SH 171 Summer-2020

Page 35

Nantucket has been a summer holiday destination for more than 150 years. Pleasure boating was well established as a feature of the island’s summer scene long before the Nantucket Yacht Club was founded in 1906. The club immediately organized races, where its members pitted their catboats, knockabouts, and other recreational craft against each other. Because different boats have different performance characteristics, a system of handicapping was developed for certain races to make the competition fairer, and boats of similar rigs or designs were raced only against each other. Before long, the yacht club, like many other clubs across the country, sought to encourage members to invest in boats all built to the same design to eliminate the need for handicapping. The first step in this direction on Nantucket came in 1910, when a committee at the yacht club commissioned 25-year-old B. Karl Sharp (1884–1962) to design a 13-foot catboat for members’ use as a “one-design” racing boat. Sharp was a lifelong island summer resident and a son of Dr. Benjamin Sharp (1858–1915), a gifted zoologist and sailor who contributed extensively to the cultural life of Nantucket. The elder Sharp instilled in his two sons a deep love of sailing, which led Karl both to a lifetime of yachting and to the study of naval architecture at MIT, earning a degree in 1907. He and E. A. Edwards founded the firm of Edwards and Sharp, naval architects and marine engineers, soon after graduating from university.

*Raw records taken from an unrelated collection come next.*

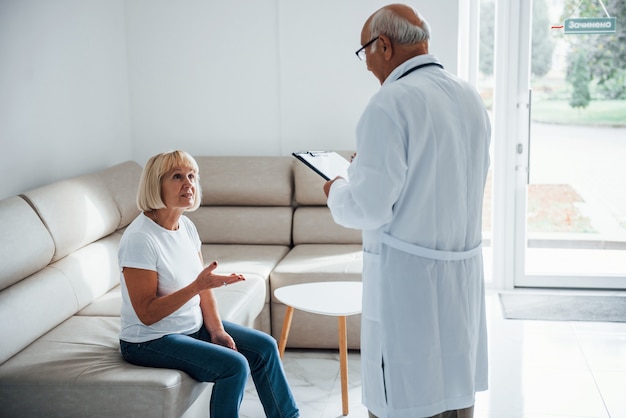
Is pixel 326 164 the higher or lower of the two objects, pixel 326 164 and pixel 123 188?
the higher

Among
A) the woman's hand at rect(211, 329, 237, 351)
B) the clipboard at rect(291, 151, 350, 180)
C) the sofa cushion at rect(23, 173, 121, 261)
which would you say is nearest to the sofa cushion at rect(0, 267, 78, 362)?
the sofa cushion at rect(23, 173, 121, 261)

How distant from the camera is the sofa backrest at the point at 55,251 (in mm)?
2811

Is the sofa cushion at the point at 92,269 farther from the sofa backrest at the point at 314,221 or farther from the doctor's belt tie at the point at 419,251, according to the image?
the doctor's belt tie at the point at 419,251

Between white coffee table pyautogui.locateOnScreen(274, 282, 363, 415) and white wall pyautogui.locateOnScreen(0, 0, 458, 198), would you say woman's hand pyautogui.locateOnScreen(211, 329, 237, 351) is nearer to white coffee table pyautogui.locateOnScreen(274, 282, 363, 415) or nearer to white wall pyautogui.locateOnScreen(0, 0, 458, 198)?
white coffee table pyautogui.locateOnScreen(274, 282, 363, 415)

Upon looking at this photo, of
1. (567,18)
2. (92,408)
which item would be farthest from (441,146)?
(567,18)

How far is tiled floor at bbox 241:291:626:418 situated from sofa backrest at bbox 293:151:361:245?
29.6 inches

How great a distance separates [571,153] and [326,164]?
2.77m

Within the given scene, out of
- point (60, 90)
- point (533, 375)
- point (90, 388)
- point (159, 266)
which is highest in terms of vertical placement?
point (60, 90)

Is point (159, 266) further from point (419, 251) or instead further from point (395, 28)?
point (395, 28)

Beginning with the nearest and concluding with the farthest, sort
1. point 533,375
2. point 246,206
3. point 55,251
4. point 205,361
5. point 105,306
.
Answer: point 205,361 → point 55,251 → point 105,306 → point 533,375 → point 246,206

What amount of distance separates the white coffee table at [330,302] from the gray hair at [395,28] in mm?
1371

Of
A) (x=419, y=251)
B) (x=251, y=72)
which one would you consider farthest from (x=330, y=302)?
(x=251, y=72)

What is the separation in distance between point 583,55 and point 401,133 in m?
3.18

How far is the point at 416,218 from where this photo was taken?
200cm
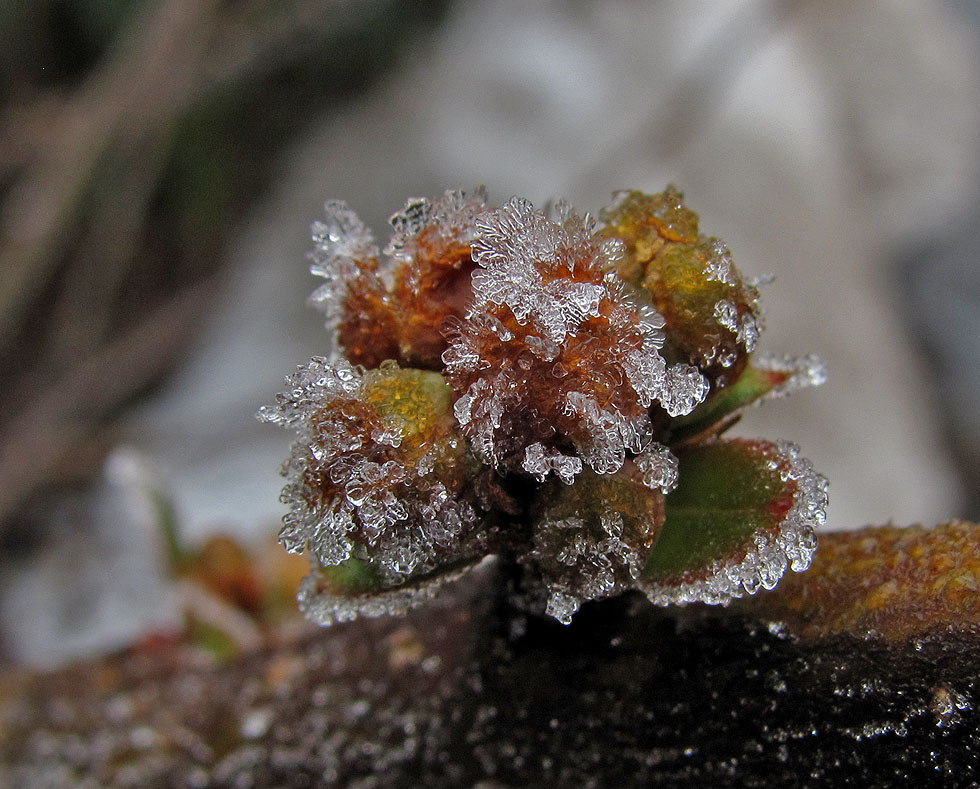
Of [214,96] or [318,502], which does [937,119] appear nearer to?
[214,96]

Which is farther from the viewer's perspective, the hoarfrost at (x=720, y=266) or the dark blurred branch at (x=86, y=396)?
the dark blurred branch at (x=86, y=396)

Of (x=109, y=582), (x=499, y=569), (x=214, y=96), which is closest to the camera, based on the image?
(x=499, y=569)

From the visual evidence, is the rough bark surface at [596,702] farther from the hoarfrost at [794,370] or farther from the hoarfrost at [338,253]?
the hoarfrost at [338,253]

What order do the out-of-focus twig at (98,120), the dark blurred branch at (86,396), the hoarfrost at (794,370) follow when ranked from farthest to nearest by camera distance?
the dark blurred branch at (86,396)
the out-of-focus twig at (98,120)
the hoarfrost at (794,370)

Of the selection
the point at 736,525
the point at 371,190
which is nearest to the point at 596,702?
the point at 736,525

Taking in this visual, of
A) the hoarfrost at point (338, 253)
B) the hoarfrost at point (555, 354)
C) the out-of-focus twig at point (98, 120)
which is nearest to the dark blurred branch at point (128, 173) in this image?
the out-of-focus twig at point (98, 120)

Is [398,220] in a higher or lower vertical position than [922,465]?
lower

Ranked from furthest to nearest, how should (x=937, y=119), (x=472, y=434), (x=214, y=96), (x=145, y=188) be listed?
(x=937, y=119), (x=214, y=96), (x=145, y=188), (x=472, y=434)

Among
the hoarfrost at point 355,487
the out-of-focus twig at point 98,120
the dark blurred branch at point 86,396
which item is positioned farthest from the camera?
the dark blurred branch at point 86,396

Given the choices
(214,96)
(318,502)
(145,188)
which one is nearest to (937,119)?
(214,96)
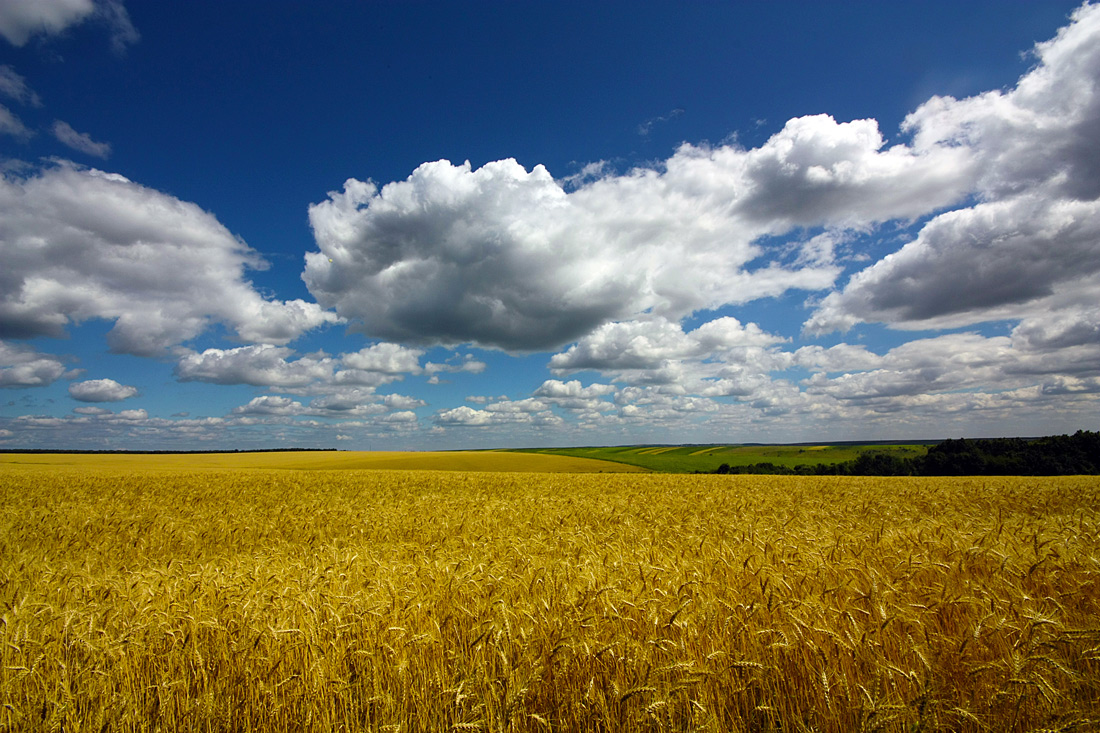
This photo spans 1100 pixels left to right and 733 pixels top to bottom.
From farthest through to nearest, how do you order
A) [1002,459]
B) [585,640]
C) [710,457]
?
[710,457], [1002,459], [585,640]

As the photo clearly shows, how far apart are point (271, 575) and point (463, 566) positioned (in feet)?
6.82

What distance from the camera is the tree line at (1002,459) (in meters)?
44.7

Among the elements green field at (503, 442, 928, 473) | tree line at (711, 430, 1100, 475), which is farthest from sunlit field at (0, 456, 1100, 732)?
green field at (503, 442, 928, 473)

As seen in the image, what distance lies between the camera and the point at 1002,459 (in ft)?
154

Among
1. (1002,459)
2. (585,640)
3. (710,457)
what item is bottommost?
(710,457)

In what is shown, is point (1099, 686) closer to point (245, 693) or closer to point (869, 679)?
point (869, 679)

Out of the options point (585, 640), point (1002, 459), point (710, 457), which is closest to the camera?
point (585, 640)

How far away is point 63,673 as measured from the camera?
3.17 meters

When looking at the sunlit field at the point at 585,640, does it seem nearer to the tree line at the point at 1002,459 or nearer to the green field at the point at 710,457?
the tree line at the point at 1002,459

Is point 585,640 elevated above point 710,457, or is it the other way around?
point 585,640

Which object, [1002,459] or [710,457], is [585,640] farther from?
[710,457]

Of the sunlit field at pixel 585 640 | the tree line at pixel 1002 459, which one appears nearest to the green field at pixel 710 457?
the tree line at pixel 1002 459

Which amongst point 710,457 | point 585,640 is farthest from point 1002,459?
point 585,640

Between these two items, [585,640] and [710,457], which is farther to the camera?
[710,457]
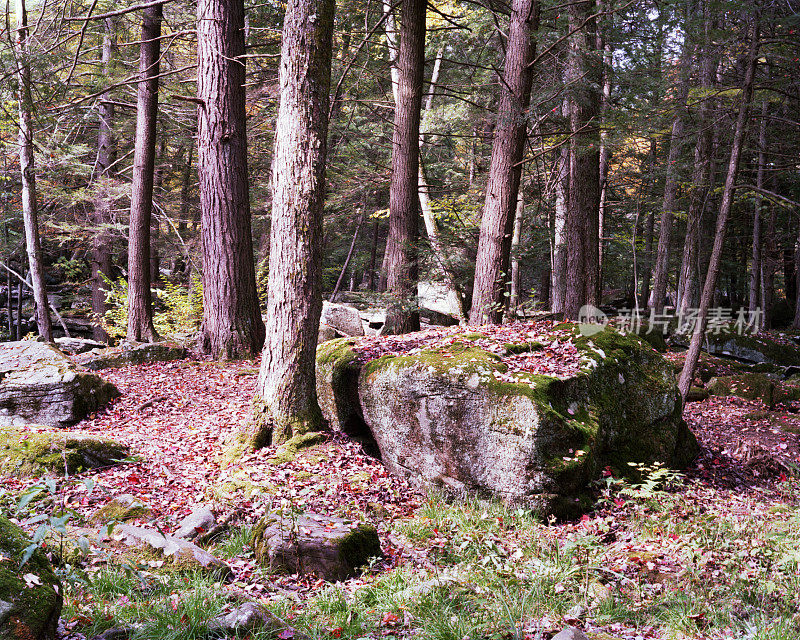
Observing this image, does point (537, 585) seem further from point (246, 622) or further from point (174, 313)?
point (174, 313)

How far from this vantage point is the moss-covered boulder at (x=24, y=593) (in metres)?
1.90

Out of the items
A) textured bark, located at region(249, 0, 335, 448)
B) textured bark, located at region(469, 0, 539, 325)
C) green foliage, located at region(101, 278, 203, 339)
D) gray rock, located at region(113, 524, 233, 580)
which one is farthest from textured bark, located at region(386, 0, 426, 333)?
green foliage, located at region(101, 278, 203, 339)

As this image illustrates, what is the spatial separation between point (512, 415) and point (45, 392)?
5889mm

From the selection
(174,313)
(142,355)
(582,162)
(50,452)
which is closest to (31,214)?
(142,355)

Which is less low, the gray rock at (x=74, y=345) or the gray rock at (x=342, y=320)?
the gray rock at (x=342, y=320)

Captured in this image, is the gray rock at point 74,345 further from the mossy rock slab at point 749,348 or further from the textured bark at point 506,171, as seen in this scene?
the mossy rock slab at point 749,348

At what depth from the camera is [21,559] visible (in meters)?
2.17

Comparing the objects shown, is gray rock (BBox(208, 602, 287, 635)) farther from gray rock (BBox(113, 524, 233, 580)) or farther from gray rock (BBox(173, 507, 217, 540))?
gray rock (BBox(173, 507, 217, 540))

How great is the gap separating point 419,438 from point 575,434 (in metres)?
1.63

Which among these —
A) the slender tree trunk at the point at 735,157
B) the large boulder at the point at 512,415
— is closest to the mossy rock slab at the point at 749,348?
the slender tree trunk at the point at 735,157

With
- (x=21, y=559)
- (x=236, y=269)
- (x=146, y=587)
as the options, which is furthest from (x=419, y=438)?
(x=236, y=269)

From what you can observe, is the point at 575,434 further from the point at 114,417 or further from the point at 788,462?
the point at 114,417

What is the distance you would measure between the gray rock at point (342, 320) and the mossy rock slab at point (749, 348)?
9.90 m

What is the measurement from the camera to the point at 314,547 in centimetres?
372
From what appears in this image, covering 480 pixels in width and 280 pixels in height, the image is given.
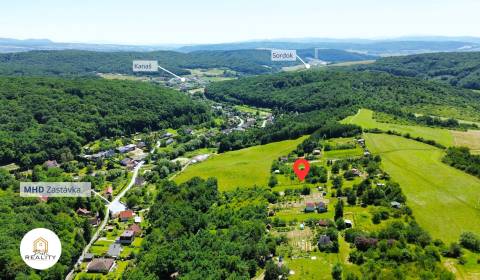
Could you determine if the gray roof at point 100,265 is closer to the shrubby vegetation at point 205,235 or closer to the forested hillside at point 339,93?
the shrubby vegetation at point 205,235

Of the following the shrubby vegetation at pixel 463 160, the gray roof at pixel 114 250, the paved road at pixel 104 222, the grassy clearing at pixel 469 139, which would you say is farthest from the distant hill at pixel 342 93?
the gray roof at pixel 114 250

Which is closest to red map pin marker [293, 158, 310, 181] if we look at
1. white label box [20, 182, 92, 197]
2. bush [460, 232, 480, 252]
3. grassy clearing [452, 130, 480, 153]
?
bush [460, 232, 480, 252]

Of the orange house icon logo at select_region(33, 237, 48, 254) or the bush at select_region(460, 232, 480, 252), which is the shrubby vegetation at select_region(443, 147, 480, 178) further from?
the orange house icon logo at select_region(33, 237, 48, 254)

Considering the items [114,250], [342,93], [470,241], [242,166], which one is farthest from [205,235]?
[342,93]

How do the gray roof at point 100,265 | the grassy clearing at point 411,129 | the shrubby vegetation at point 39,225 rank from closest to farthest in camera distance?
the shrubby vegetation at point 39,225
the gray roof at point 100,265
the grassy clearing at point 411,129

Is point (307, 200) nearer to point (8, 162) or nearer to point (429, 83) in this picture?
point (8, 162)

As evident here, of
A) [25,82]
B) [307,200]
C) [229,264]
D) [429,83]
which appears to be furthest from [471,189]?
[25,82]
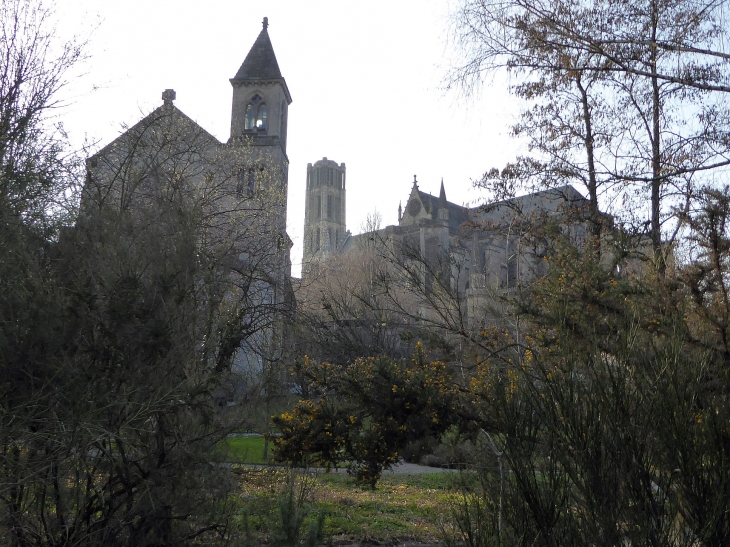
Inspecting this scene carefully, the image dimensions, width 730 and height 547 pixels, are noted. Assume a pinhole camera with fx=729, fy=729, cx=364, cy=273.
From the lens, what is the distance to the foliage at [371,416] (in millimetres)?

Karl Sharp’s design for a 13-foot one-design catboat, 1910. Sharp’s one-design catboat for the Nantucket Yacht Club was intended to be a small and affordable boat for racing. Measuring 13' overall and 6' 2" in beam, the design carried a 20' mast and a 16' 8" boom to support a 175-square-foot sail. Six yacht club members stepped forward to order boats, which the M. J. Casey Co. of New Bedford, Massachusetts, delivered to Nantucket in July 1910. The boats cost $150 each, plus $10 for Sharp’s plans and his “supervision of the builders.” The original owners were James Cunningham Bishop, F. A. Dillingham, Sidney Este, Alfred Gardiner, Lila Hedges, and Mrs. Henry O. (Jenny) Underwood.

Captain George A. Veeder (far left) with a party of holidaymakers aboard the Seminole, 16 August 1886. The Seminole was typical of the large catboats that operated out of Nantucket at the end of the nineteenth century.